Il marketing non si prende le proprie responsabilità con danno alla buona creatività. Per combattere la sindrome, conclamata anche qui in Italia, utili le parole di Marcelo Serpa. Ce le ricorda Patricia Venturini, new projects director di BorghiErh/Lowe
So che avrei dovuto scrivere di creatività, ma questo mese ho deciso di cambiare un po’. Parlerò di creatività, infatti, ma della sua mancanza.
Oggi, qui in Brasile stiamo soffrendo di una sindrome, quella di Ponzio Pilato. Non so se voi soffrite dello stesso problema, ma questo genere di malattia colpisce in particolar modo il marketing di alcuni clienti. I sintomi sono sempre gli stessi: cominciano a lavarsi le mani ogni qual volta devono scendere a compromessi. Cercano qualcuno che si prenda il rischio al posto loro, o al limite con cui condividerlo.
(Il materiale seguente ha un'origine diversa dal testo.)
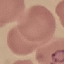
Summary:
  - Malaria status: parasitized
  - Image type: automatically extracted cell patch, resized to 64 × 64 pixels
  - Capture: smartphone camera at the microscope eyepiece
  - Stain: Giemsa
  - Preparation: thin smear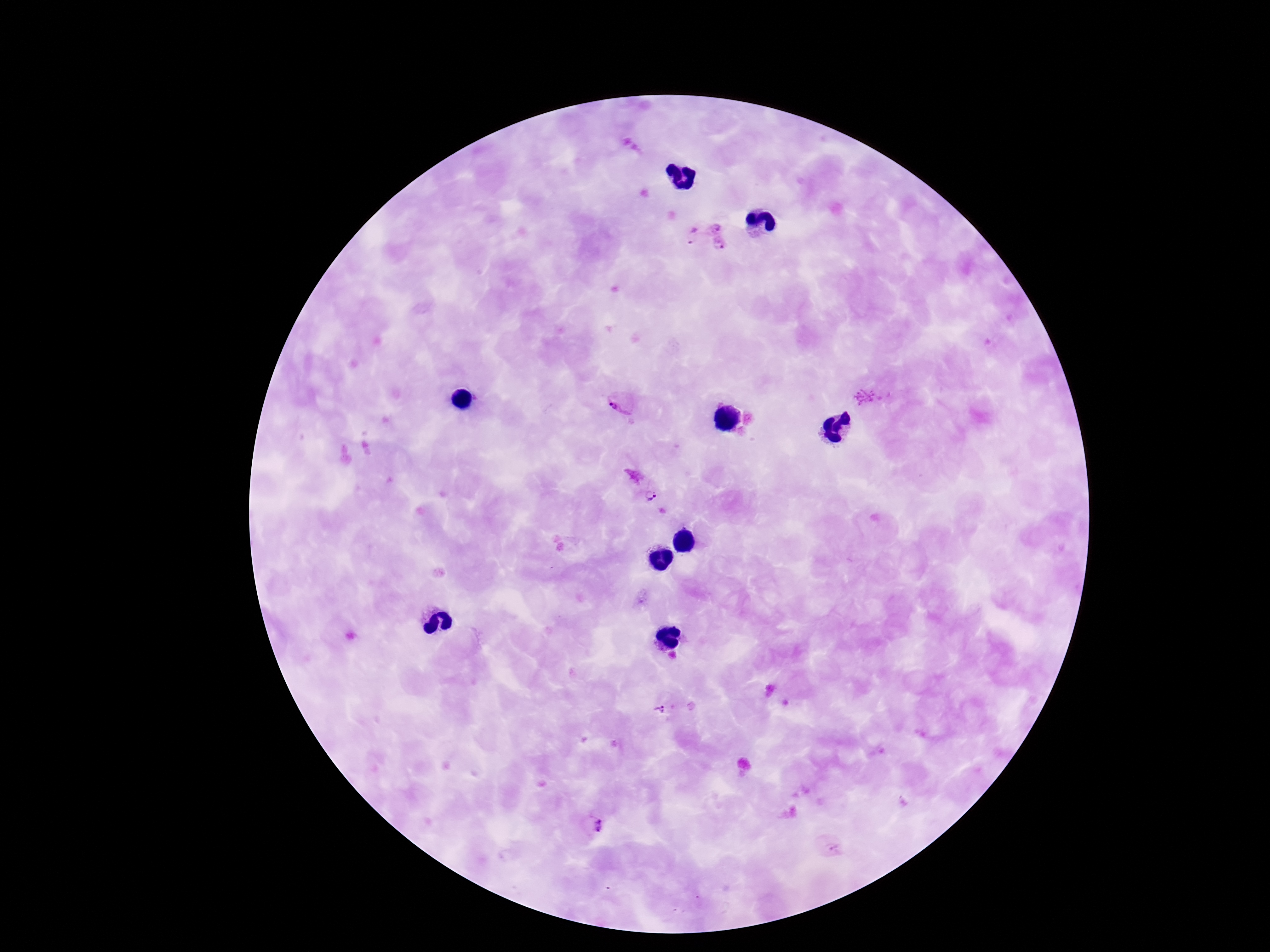
Approximate centers as {x, y} in pixels.
Summary:
  - Plasmodium parasite locations: {715, 227}, {693, 235}, {722, 247}, {865, 398}, {621, 400}, {634, 475}, {650, 495}, {660, 712}, {598, 826}, {837, 847}
  - Patient malaria status: infected
  - Image size: 1270×952 pixels
  - Field of view: single
  - Capture: smartphone camera through the microscope eyepiece
  - Preparation: thick blood smear
  - Stain: Giemsa
  - Magnification: 100x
E questo è fatale per la creatività.
Alla vigilia del festival di Cannes, è il importante parlare di questo, perché tale comportamento ha influito sui risultati del Brasile al festival. Eravamo uno dei paesi più premiati, agenzie come DM9, Almap e F/Nazca Saatchi & Saatchi spiccavano con format innovativi e lavori di alta qualità. Ma nelle ultime edizioni è chiaro che stiamo perdendo la nostra leadership. Non siamo rappresentativi nelle categorie più innovative come cyber, titanium, integrate, mobile. E siamo lontano dall’ottenere i risultati di prima.
Significa che le agenzie sono in una fase di stagnazione creativa? Ci sono diverse ipotesi, ma tutte hanno in comune – secondo il mio personale punto di vista – la sindrome di Ponzio Pilato, che rende difficile alle agenzie convincere i clienti a investire in campagne innovative, forti e veramente creative.
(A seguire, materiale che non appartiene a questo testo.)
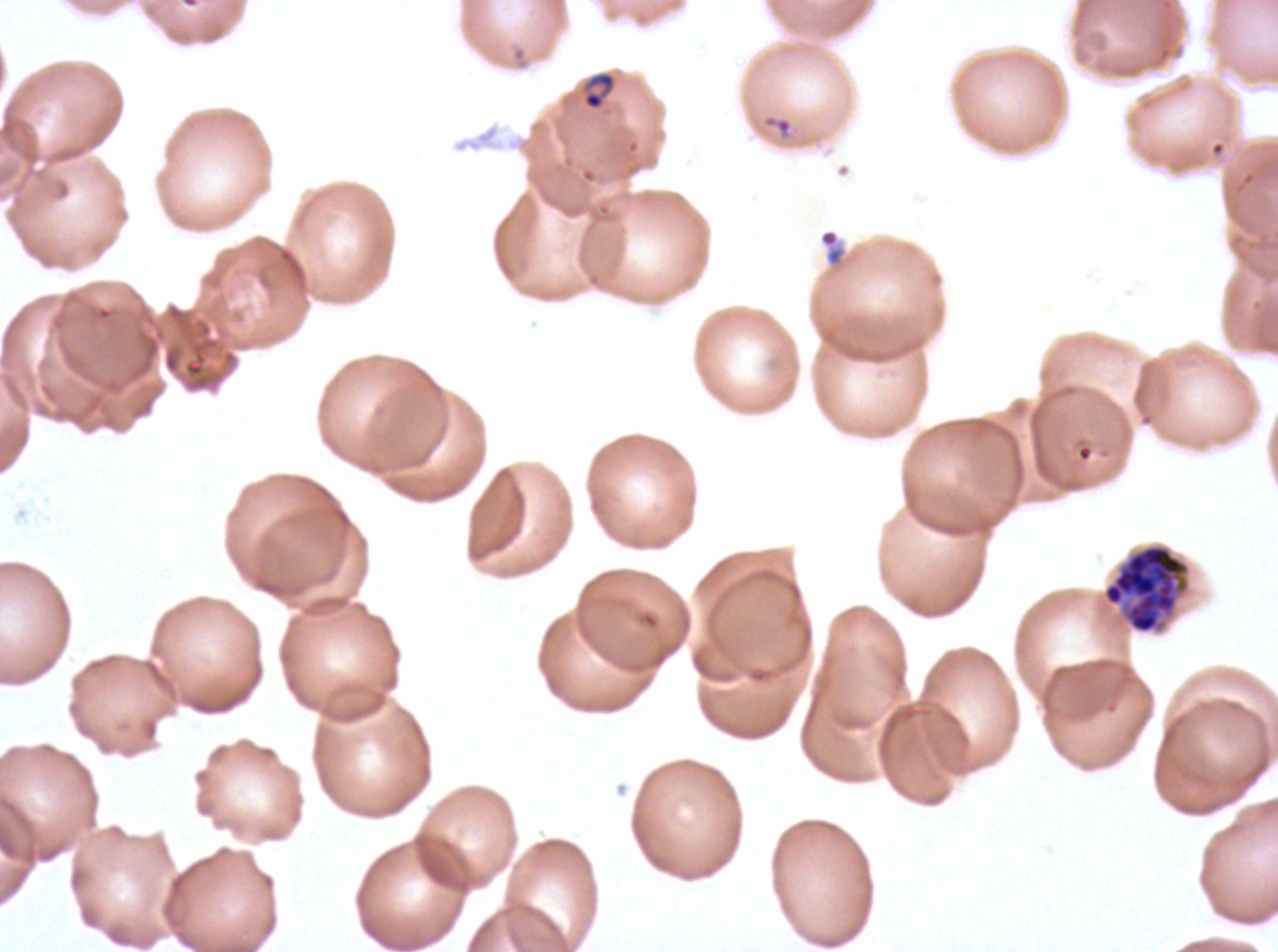

{
  "preparation": "thin blood smear",
  "late_schizont_locations": "approximate bounding rectangles given as corner coordinates in pixels from the top-left: (x1=1101, y1=543, x2=1190, y2=634)",
  "life_cycle_stages_observed": "ring, late schizont",
  "ring_locations": "approximate bounding rectangles given as corner coordinates in pixels from the top-left: (x1=582, y1=71, x2=616, y2=111)",
  "specimen": "P. falciparum from a patient in The Gambia, cultured ex vivo for 24 to 48 hours",
  "field_of_view": "sub-image separated from a larger composite",
  "stain": "Giemsa",
  "image_size": "1278×952 pixels",
  "debris_locations": "approximate bounding rectangles given as corner coordinates in pixels from the top-left: (x1=818, y1=228, x2=847, y2=268)"
}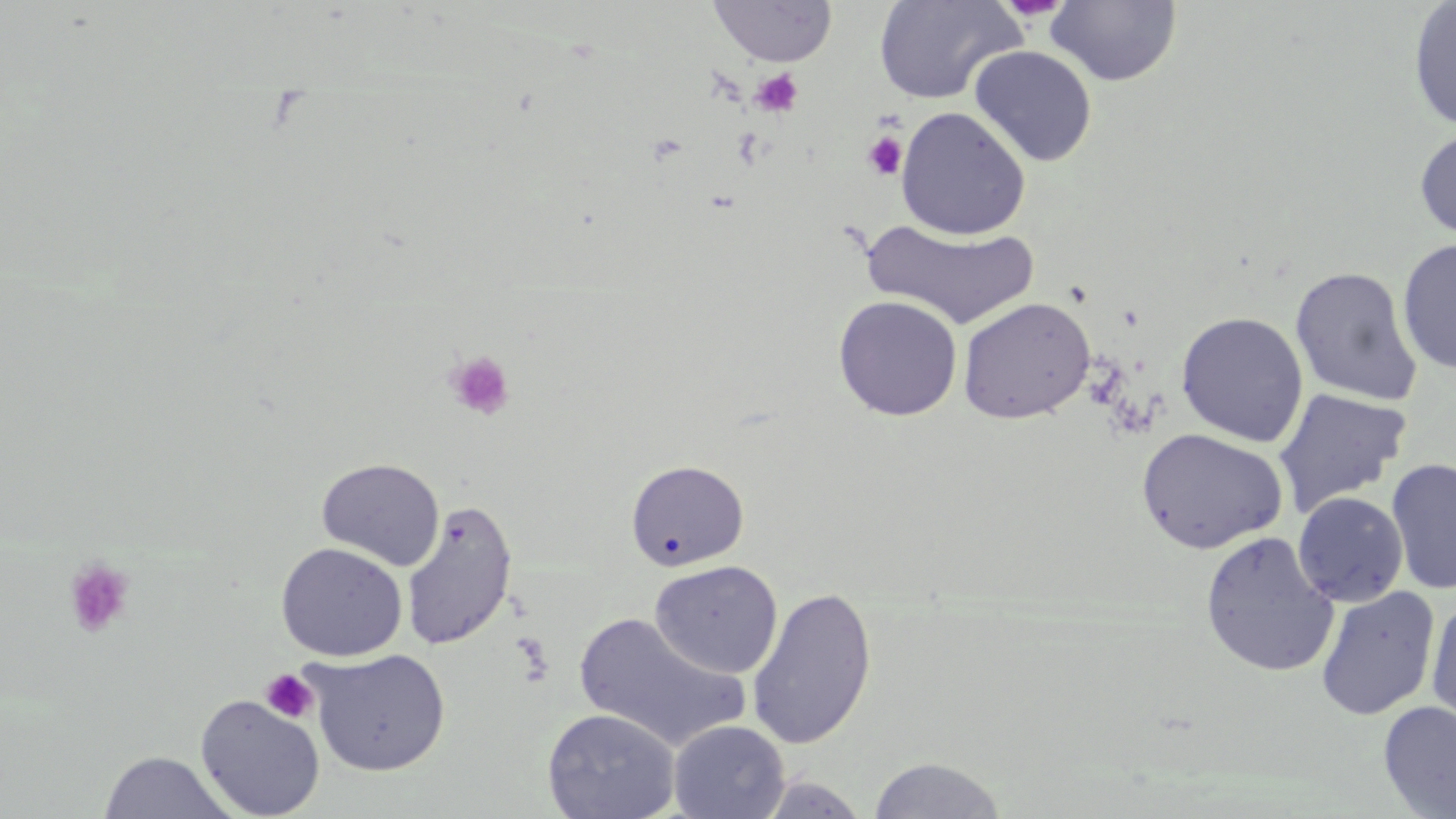

Summary:
  - Coordinate format: approximate bounding boxes as [x1, y1, x2, y2] in pixels
  - Platelet locations: [749, 68, 803, 117], [861, 131, 908, 181], [445, 350, 516, 421], [64, 557, 135, 638], [260, 669, 319, 724]
  - Uninfected red blood cell locations: [707, 0, 838, 67], [873, 0, 1023, 105], [1045, 1, 1182, 86], [1407, 2, 1456, 130], [969, 45, 1098, 167], [895, 106, 1031, 240], [1414, 124, 1456, 242], [860, 218, 1041, 330], [1397, 237, 1456, 374], [1290, 266, 1422, 406], [833, 295, 963, 421], [958, 297, 1095, 423], [1175, 311, 1309, 447], [1272, 386, 1413, 519], [1135, 428, 1289, 554], [316, 457, 445, 571], [1386, 457, 1456, 595], [626, 459, 749, 571], [1293, 491, 1408, 607], [400, 500, 518, 651], [1199, 531, 1339, 679], [275, 542, 407, 661], [650, 560, 783, 678], [746, 585, 878, 751], [1315, 586, 1440, 721], [1425, 594, 1456, 737], [573, 611, 750, 752], [304, 648, 451, 776], [195, 695, 325, 817], [1378, 700, 1456, 818], [542, 707, 681, 819], [668, 720, 790, 819], [97, 750, 238, 819], [867, 756, 1007, 818], [751, 775, 871, 818]
  - Slide-level diagnosis: no evidence of blood parasites
  - Magnification: 1000x
  - Image size: 1456×819 pixels
  - Preparation: thin blood film
  - Modality: light microscopy
  - Field of view: single
  - Stain: May-Grünwald-Giemsa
Un bel po’ di clienti fingono di implementare strategie innovative pensando in un modo diverso e investendo in nuovi media, nuovi formati e creatività: la verità è che conoscono la teoria a memoria ma nella vita reale optano invece per la strada sicura, parole conosciute, formati tradizionali. Preferiscono ciò che viene testato e approvato dopo un infinito processo di ricerca, facendo sì che siano i consumatori che partecipano ai test ad avere l’ultima parola, ad essere responsabili dell’approvazione o meno del frutto del duro lavoro da parte di fior di professionisti delle maggiori agenzie.
Interrogato sulla qualità della creatività brasiliana Marcelo Serpa, partner e general creative director di Almap Bbdo, uno dei più rispettati creativi sul mercato e uno dei miei riferimenti professionali, ha detto: «Non credo nella stagnazione creativa, non credo nelle profezie sulla ‘fine della pubblicità’. Così come non credo ai consulenti, agli ingegneri del ROI, ai tabulati delle vendite. Non credo negli animatics, test preview, focus group. Non credo nell’idea facile, nell’idea sicura. Non credo nella pubblicità creata dall’ego ipertrofico dei clienti e nell’atteggiamento vigliacco dei reparti marketing. Credo solo nella buona pubblicità. Credo nella pubblicità che fa ridere la gente, la fa piangere, le mette i brividi, nella pubblicità che fa provare qualcosa alla gente”. Sono completamente d’accordo con lui. E’ ora di combattere la pubblicità a botta sicura e il marketing di Ponzio Pilato. E’ ora di avere il coraggio di credere ancora nella buona pubblicità.